Transition cohérente

La véritable réussite des coucous est d’avoir éliminé, du moins de manière explicite, la notion de « transition » vers la sortie des énergies fossiles, qui avait été introduite à Bakou. Ce n’est guère surprenant, puisqu’Ilham Aliyev, président de l’Azerbaïdjan, a déclaré lors de l’ouverture de la COP 29 que « le pétrole est une bénédiction de Dieu ». Les coucous ont raison : on ne lutte pas contre une bénédiction. L’UE a aussi été piégée, car sa détermination à exiger un suivi annuel des efforts pour sortir du pétrole, du gaz et du charbon n’a pas abouti, l’Arabie saoudite ayant mené la charge avec succès. 

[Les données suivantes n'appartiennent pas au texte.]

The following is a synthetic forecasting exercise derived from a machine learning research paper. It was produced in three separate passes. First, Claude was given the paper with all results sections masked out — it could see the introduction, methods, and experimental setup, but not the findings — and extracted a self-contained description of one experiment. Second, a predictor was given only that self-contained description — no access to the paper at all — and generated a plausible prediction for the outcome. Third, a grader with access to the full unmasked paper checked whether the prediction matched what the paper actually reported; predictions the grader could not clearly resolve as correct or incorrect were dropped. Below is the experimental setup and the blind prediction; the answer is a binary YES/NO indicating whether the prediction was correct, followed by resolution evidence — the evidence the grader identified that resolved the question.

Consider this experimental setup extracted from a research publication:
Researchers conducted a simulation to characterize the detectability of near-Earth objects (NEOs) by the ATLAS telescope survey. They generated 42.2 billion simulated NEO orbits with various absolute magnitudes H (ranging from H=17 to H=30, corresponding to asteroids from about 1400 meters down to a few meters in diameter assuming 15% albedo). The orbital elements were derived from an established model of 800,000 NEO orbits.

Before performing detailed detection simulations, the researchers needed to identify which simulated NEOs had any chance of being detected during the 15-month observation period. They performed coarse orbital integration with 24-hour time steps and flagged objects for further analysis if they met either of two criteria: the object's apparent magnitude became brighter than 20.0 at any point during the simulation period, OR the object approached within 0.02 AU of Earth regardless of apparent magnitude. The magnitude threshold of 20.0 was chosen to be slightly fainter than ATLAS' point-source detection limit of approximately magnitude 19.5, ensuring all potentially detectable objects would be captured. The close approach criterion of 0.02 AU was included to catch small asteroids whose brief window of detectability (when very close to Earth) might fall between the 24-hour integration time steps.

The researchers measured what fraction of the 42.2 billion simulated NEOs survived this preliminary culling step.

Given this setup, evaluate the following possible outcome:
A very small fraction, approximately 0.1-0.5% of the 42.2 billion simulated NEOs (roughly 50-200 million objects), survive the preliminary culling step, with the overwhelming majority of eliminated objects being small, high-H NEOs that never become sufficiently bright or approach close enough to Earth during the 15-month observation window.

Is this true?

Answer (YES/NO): NO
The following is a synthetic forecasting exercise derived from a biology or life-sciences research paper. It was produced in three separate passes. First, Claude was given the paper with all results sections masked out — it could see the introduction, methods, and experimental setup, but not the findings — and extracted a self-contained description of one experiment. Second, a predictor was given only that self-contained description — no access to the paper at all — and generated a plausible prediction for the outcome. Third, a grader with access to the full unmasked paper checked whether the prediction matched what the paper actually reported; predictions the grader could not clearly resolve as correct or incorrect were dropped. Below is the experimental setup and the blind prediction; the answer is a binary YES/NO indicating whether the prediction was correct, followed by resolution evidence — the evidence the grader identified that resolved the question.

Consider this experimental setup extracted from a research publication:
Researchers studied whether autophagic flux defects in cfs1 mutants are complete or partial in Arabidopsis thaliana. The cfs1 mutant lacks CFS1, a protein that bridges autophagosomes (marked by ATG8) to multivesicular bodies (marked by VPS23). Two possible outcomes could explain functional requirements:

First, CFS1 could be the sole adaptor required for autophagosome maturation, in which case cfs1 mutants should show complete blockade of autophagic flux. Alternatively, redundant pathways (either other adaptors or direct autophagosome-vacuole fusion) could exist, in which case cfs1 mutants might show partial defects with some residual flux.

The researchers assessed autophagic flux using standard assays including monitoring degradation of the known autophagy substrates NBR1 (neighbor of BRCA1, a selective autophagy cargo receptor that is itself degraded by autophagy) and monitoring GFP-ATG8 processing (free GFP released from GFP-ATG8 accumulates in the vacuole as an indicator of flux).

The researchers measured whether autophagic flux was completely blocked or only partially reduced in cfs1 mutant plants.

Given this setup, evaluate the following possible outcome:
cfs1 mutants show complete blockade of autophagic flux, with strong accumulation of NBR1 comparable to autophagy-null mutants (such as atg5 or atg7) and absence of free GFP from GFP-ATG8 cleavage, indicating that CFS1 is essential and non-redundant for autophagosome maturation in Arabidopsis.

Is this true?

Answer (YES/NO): NO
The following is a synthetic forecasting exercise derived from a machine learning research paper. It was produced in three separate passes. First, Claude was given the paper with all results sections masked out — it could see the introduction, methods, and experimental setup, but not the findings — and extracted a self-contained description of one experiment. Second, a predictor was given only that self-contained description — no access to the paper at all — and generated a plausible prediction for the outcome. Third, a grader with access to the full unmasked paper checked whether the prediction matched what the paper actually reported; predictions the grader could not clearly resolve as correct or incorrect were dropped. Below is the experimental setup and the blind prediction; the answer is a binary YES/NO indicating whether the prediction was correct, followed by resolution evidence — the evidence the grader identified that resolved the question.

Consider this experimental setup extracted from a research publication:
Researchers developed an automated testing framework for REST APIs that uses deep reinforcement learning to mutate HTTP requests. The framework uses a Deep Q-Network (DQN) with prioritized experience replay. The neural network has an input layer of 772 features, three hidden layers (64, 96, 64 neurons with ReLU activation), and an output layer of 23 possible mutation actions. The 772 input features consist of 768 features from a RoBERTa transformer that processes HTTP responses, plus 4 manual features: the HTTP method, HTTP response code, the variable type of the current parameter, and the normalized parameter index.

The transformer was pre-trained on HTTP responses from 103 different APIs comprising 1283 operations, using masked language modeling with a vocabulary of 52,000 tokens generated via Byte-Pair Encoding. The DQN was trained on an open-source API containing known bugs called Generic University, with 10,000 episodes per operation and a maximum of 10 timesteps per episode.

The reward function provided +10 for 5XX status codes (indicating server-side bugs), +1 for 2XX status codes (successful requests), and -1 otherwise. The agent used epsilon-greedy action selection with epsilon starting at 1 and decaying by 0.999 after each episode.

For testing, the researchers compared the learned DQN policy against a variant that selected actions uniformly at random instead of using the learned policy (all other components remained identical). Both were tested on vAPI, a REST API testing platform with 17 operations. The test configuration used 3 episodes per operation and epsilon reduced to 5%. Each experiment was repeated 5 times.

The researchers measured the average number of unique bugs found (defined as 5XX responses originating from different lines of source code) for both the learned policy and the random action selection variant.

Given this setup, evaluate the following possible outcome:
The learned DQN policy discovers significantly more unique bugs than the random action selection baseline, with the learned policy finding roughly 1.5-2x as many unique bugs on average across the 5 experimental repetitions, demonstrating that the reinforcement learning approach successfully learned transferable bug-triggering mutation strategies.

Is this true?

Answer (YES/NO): NO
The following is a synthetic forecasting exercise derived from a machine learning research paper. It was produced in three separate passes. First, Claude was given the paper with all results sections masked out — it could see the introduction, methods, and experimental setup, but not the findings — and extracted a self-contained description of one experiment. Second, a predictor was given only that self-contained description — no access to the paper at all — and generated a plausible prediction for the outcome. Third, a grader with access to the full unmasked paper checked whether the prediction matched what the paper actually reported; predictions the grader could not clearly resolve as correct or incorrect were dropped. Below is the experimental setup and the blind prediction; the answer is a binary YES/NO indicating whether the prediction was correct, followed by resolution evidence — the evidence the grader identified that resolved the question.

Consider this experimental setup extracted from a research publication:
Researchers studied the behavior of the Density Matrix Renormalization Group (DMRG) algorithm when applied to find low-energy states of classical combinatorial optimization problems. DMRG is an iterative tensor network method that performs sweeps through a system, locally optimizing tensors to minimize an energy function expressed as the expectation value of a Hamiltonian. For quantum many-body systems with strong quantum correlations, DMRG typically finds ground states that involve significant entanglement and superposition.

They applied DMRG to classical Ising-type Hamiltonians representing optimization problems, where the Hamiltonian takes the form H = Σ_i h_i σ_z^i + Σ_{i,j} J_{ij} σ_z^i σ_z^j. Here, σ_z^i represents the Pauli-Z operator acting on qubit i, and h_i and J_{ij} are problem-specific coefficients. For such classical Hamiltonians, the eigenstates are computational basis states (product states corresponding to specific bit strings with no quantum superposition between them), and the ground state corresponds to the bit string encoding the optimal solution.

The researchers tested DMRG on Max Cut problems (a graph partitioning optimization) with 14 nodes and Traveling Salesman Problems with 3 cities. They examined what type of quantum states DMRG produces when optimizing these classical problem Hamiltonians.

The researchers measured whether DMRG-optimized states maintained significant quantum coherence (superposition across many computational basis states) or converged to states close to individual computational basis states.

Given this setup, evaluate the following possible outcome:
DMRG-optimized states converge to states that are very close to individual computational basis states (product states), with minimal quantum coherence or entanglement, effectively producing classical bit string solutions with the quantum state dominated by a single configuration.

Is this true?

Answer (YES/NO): YES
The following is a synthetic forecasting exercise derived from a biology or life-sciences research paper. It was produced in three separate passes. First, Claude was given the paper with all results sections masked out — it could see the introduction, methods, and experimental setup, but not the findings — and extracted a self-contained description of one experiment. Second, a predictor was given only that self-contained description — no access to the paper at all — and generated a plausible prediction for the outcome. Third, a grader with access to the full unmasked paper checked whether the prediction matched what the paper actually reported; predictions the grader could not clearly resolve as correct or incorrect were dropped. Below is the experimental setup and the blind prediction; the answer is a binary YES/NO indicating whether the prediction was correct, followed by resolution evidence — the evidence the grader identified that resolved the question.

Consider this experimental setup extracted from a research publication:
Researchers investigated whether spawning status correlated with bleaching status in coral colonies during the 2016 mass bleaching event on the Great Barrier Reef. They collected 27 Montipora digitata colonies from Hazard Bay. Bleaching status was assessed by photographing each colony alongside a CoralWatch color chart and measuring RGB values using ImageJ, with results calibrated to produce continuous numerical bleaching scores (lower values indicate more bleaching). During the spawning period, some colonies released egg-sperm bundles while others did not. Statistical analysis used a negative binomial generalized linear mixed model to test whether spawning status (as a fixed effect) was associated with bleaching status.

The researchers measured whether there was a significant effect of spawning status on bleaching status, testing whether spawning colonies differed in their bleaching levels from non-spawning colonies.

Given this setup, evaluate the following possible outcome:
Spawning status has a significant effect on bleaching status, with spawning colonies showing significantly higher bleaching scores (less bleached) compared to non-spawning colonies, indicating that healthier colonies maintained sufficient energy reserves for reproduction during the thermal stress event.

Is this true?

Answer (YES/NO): NO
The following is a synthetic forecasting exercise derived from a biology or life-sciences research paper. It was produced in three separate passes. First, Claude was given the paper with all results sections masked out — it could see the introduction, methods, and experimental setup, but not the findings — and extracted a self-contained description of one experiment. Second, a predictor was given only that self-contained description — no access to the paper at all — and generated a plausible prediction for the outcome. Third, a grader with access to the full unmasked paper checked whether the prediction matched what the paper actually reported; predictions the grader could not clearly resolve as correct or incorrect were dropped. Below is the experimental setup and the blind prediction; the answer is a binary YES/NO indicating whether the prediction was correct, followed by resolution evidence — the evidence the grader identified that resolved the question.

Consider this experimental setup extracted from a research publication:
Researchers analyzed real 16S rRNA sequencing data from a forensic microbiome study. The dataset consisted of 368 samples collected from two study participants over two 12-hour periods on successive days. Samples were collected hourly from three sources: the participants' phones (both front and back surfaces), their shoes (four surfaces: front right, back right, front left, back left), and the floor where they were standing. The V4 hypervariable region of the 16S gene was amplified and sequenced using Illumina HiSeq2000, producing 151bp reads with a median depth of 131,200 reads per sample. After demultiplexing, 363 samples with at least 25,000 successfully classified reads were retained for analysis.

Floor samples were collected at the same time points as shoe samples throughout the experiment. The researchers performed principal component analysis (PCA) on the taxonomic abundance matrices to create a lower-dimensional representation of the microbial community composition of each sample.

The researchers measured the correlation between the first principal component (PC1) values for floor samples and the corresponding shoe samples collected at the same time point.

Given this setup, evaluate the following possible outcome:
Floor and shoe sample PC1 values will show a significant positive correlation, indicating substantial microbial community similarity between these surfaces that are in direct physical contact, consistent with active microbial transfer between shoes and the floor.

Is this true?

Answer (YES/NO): YES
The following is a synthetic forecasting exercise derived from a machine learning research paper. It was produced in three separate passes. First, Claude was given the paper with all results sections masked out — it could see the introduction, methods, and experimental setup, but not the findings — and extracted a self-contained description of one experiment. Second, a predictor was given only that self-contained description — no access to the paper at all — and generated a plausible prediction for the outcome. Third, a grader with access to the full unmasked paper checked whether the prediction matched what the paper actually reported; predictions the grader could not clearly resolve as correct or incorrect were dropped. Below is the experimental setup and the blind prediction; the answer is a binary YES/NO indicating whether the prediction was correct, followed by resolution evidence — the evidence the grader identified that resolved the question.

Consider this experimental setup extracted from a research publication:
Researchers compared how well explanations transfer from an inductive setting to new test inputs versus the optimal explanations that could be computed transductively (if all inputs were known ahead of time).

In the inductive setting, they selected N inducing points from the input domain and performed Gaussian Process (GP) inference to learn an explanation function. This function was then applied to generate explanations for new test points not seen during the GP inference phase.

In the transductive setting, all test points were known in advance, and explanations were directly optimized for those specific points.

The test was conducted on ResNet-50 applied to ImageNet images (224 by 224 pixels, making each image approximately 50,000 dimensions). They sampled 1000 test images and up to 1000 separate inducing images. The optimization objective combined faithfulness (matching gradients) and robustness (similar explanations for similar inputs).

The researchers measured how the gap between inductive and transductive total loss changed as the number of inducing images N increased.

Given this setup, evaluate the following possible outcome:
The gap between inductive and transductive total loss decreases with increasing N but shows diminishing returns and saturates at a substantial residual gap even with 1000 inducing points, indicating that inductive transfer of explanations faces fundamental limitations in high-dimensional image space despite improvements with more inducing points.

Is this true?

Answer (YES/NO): NO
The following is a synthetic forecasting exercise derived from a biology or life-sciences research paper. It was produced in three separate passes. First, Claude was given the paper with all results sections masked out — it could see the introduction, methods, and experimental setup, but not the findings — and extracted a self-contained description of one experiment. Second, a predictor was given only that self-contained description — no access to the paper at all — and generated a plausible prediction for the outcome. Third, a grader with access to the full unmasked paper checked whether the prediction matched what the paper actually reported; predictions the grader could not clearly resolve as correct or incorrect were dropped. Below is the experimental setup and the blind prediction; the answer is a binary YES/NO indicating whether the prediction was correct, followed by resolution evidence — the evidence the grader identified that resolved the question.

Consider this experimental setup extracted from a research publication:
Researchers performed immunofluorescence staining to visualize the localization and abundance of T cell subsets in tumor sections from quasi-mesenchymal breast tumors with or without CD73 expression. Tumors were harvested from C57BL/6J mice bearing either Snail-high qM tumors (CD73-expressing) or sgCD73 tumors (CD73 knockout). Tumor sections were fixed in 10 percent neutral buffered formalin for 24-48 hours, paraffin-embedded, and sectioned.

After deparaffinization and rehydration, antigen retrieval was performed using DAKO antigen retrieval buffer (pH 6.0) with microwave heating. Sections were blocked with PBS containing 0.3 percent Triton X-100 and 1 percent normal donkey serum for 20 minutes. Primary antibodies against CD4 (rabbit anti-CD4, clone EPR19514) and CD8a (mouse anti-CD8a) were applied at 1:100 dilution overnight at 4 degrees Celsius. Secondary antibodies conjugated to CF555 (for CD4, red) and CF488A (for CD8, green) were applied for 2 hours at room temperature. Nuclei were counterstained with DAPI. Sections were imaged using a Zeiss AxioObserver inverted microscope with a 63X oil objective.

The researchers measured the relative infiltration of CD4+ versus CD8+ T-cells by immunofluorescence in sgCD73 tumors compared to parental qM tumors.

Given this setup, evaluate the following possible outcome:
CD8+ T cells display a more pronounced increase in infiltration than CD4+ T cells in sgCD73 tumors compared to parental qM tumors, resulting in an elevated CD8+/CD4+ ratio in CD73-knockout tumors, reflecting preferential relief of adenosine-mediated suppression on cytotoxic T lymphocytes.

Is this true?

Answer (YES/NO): NO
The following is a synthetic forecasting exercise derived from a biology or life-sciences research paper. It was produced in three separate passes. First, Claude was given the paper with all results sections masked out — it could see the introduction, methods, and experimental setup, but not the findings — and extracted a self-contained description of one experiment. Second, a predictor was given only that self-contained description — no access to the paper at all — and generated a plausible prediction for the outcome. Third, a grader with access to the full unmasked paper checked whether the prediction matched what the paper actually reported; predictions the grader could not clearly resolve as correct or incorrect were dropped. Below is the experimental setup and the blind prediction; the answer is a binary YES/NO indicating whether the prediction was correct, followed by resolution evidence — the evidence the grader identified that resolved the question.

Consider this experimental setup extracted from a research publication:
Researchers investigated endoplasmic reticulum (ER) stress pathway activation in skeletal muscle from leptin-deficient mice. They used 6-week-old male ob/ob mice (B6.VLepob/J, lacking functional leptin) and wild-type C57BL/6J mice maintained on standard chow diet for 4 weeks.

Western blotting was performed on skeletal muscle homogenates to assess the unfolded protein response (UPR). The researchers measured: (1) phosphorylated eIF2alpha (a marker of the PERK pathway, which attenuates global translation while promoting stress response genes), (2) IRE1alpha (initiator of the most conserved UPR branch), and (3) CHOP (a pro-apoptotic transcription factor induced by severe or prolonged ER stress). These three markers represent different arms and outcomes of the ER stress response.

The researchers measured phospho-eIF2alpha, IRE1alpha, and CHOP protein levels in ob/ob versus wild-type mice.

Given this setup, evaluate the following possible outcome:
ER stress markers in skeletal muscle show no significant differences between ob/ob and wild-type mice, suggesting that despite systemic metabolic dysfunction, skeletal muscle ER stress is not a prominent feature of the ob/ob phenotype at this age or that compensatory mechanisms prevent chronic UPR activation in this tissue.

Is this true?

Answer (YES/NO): NO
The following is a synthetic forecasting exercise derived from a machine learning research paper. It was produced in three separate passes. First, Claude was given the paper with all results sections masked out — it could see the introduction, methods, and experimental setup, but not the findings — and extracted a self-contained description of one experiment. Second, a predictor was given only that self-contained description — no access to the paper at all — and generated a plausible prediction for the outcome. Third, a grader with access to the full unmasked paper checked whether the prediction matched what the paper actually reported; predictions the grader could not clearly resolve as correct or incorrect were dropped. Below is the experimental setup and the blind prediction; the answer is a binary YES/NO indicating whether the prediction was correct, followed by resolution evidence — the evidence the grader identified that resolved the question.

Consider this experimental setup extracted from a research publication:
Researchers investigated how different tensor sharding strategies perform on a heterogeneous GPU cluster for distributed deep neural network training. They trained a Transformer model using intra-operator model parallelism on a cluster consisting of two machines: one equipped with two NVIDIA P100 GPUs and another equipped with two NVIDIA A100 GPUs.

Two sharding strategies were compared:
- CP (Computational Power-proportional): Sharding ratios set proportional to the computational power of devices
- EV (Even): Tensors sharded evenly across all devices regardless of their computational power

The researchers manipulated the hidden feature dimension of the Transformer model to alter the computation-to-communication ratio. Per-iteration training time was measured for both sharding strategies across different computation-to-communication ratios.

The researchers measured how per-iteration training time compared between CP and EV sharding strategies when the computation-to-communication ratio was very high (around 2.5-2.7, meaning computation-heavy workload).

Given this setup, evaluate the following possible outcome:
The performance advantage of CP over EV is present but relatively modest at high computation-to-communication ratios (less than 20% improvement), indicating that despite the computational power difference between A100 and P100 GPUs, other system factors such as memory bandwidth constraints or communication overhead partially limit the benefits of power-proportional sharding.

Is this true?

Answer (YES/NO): YES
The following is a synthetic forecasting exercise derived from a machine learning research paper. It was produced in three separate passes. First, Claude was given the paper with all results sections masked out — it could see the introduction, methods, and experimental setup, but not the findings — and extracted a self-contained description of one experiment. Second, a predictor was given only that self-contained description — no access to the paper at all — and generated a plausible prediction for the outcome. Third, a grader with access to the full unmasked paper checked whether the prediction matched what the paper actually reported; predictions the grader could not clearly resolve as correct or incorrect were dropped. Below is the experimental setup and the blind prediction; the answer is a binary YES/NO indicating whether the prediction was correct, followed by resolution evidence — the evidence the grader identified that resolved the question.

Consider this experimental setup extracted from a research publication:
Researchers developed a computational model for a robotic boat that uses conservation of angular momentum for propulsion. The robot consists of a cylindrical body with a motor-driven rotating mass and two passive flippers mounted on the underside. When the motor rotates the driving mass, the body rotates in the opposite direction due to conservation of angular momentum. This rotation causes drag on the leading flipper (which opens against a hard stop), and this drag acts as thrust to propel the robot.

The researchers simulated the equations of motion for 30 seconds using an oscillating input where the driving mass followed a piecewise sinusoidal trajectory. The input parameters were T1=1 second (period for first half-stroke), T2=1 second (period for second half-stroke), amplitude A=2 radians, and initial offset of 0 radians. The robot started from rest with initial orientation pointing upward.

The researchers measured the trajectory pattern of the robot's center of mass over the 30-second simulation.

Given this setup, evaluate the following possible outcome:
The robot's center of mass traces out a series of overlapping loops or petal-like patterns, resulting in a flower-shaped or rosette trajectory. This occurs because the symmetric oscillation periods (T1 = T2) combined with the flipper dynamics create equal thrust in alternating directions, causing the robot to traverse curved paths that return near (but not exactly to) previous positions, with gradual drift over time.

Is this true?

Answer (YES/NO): NO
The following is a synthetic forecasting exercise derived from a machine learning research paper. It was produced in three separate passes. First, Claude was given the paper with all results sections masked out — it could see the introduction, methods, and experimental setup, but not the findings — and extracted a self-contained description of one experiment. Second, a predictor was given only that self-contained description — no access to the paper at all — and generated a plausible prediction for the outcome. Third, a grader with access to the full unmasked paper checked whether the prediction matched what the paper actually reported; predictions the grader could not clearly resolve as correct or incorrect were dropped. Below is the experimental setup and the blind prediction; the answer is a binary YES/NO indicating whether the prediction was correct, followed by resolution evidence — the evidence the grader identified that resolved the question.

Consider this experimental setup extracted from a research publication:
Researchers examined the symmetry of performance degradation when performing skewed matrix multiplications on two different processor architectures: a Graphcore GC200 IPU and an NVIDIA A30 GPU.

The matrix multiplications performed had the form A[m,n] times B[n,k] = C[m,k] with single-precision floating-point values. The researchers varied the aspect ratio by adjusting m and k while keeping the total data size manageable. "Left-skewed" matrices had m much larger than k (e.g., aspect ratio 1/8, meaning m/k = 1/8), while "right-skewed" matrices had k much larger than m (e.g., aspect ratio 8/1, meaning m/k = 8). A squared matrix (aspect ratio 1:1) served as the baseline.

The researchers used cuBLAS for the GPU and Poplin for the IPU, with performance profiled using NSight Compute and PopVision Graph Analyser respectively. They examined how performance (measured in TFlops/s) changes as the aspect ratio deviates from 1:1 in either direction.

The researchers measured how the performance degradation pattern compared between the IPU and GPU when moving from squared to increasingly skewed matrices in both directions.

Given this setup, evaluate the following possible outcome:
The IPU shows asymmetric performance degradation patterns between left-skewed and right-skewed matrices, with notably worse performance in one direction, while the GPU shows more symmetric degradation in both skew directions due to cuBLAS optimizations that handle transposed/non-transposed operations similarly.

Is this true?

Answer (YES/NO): YES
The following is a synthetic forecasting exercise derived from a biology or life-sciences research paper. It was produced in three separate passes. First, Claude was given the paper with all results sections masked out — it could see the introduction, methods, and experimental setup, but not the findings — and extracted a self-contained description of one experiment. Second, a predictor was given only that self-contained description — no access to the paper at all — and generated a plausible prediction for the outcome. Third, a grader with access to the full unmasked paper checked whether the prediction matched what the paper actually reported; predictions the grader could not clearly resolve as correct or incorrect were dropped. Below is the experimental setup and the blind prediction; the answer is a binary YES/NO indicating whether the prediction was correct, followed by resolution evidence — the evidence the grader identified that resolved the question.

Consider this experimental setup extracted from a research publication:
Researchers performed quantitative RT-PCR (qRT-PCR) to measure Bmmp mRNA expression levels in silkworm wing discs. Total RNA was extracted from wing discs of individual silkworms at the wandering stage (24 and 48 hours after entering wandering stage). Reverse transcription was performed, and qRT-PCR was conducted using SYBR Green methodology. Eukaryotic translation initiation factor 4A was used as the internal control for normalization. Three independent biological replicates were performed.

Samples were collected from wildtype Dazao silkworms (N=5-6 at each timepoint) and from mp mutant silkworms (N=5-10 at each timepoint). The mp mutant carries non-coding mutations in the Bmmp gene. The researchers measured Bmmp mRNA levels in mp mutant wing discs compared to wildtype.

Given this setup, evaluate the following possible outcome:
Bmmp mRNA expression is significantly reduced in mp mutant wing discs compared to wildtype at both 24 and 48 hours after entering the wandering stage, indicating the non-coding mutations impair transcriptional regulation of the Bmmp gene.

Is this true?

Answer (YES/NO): NO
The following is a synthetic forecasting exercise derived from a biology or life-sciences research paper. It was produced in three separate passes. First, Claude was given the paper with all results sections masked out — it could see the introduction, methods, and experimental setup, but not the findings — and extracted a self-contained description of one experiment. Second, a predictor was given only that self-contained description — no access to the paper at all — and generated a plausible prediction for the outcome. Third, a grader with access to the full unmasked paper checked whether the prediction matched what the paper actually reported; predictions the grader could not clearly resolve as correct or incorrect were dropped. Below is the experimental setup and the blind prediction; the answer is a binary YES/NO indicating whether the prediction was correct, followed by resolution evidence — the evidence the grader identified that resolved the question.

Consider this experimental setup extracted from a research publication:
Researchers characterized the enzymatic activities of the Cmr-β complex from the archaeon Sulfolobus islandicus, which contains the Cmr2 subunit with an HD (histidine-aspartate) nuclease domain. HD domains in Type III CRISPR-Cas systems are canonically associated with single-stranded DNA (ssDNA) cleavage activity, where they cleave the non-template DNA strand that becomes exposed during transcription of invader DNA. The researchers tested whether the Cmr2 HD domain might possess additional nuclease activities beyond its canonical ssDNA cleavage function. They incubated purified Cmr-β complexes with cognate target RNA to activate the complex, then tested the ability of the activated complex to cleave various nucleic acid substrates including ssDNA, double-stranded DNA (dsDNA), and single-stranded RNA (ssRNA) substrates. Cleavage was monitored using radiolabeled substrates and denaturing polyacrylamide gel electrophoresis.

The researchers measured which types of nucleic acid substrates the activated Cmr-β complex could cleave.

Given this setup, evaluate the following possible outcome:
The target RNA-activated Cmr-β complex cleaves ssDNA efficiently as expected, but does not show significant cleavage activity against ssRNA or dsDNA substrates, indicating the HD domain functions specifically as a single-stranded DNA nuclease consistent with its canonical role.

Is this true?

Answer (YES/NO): NO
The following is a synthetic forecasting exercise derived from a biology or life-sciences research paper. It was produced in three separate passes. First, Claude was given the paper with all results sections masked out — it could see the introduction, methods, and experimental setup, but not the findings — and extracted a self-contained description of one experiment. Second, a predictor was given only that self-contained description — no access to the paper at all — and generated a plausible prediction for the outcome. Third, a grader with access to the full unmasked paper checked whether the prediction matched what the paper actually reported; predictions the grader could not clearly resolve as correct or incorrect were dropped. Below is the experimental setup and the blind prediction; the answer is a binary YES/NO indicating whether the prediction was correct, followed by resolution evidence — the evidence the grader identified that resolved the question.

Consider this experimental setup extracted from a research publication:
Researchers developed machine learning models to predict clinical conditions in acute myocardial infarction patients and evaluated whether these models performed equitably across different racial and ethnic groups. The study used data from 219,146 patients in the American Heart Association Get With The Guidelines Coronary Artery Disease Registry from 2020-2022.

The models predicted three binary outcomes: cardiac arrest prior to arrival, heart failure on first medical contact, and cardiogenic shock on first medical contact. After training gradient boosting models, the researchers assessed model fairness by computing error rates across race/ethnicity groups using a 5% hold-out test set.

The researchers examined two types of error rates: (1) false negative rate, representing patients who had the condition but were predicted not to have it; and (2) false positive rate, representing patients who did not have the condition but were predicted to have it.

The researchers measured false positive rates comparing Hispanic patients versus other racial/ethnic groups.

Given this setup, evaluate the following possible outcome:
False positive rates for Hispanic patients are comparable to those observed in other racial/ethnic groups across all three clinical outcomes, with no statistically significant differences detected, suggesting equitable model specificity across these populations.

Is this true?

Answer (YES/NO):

Revenons à l’éviction de la notion de décroissance. Le premier paragraphe de la décision de Bakou « affirme » que l’objectif est de maintenir l’augmentation de la température moyenne mondiale bien en dessous de 2 °C, comme le demande l’accord de Paris depuis neuf ans. Cependant, immédiatement
— et dans la même phrase — suit l’affirmation que cela ne doit pas se faire au détriment de la croissance : « favoriser la résilience climatique et le développement à faible émission de gaz à effet de serre d’une manière qui ne menace pas la production alimentaire ; et rendre les flux financiers cohérents avec une voie vers un développement à faible émission de gaz à effet de serre et résilient au changement climatique ». 

Les pays en croissance, notamment les africains, ont un défi prioritaire : l’alimentation de leur population et la croissance économique pour éradiquer la pauvreté et la fuite de leurs habitants vers les pays développés. C’est pour eux une question non négociable. Ils veulent bien émettre le moins possible, mais sans déroger à leur défi prioritaire. L’introduction de cette phrase dans la décision de la COP29 est significative. Leur lutte contre les émissions de CO2 est subordonnée à l’alimentation et à la croissance économique ; or cela exige une consommation croissante d’énergie qui ne pourra pas être, avant très longtemps, autre chose que des énergies fossiles. Il n’y a pas qu’Ilham Aliyev ou les pays arabes qui n’ont pas voulu que l’on mentionne les énergies fossiles dans la conclusion. 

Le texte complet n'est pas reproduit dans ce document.